The ferry ride is epic with rough sea conditions and strong gusty wind under a clear blue sky. Twenty minutes later our wheels touch the soil of the legendary Tierra de Fuego!
Soon the asphalt disappears and gives way to a bumpy gravel road with some snowy and icy sections. The jerrycan I bought this morning is not airtight so the cockpit of our car stinks of gasoline, and the outside temperature is just about freezing. We make a stop to empty the jerrycan's contents in the car's tank. I use a plastic bottle and a swiss army knife to create a McGiver-style funnel. Within the 5 minutes it takes to pour the 20 liters the icy wind steals every calorie from my fingers to the point where I can't feel them anymore.
We arrive at the San Sebastian border crossing after sunset. Fortunately the formalities are a breeze: we're back into Argentina with a new car permit in about 30 minutes. It is now pitch black. The road is paved but frost and ice are definitely part of the landscape. Río Grande, then Tolhuin... by now the road is covered in a white coat. We stop for gas. The guy at the pump confirms that the mountain pass (called Paso Garibaldi) is open and that I can drive there without even putting the snowchains on. The Universe is conspiring to help us get to Ushuaia tonight!
Paso Garibaldi is very impressive. Although there is no snowfall the wind at the summit is blowing clouds of snowdust on the road. It's not really dangerous as long as you drive slowly and carefully but I can imagine that in a snowstorm the situation would be very different!

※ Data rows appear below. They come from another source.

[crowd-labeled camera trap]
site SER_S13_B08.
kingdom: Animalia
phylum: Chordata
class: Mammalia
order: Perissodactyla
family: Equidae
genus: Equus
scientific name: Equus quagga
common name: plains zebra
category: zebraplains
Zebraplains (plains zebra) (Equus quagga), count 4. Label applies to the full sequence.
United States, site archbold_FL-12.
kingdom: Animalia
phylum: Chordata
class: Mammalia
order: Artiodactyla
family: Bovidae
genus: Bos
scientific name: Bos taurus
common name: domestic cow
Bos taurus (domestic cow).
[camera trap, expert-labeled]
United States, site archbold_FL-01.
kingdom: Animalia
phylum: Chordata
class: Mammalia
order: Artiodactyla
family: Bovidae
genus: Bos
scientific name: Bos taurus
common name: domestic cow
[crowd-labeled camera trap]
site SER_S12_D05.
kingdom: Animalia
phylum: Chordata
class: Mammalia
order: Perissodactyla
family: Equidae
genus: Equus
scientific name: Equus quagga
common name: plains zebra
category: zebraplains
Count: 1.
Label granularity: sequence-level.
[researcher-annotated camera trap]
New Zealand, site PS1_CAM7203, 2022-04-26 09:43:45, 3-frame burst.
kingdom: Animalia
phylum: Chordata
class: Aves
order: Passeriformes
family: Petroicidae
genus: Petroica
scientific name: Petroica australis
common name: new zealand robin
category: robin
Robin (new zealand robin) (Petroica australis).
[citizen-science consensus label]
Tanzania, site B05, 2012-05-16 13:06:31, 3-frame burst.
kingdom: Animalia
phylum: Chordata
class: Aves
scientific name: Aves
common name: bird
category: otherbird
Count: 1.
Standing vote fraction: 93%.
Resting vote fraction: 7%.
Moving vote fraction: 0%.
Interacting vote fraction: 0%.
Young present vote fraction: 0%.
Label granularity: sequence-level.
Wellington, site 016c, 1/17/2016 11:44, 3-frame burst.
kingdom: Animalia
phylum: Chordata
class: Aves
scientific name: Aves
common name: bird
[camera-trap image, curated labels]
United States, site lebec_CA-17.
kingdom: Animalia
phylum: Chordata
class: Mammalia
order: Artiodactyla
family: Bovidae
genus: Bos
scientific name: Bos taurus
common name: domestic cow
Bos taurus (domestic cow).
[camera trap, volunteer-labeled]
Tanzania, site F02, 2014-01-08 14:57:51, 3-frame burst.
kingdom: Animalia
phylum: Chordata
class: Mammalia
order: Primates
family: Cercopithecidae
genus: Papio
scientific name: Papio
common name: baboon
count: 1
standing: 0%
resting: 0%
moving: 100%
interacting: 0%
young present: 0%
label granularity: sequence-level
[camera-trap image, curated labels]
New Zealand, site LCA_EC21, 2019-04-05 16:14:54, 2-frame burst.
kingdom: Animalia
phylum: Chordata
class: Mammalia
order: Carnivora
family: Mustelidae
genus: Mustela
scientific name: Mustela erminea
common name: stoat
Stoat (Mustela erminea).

Right around midnight we arrive in Usuaia and enjoy the city lights, wondering what the place will look like tomorrow morning. More than 16 hours have passed since we first left Río Gallegos (12 hours since we left for the second time with a full tank of gas). The hotel room is comfortable and warm, like a mountain cabin. Finding sleep is easy, except for this high-pitch voice in my head that keeps repeating: "You are in Ushuaia"!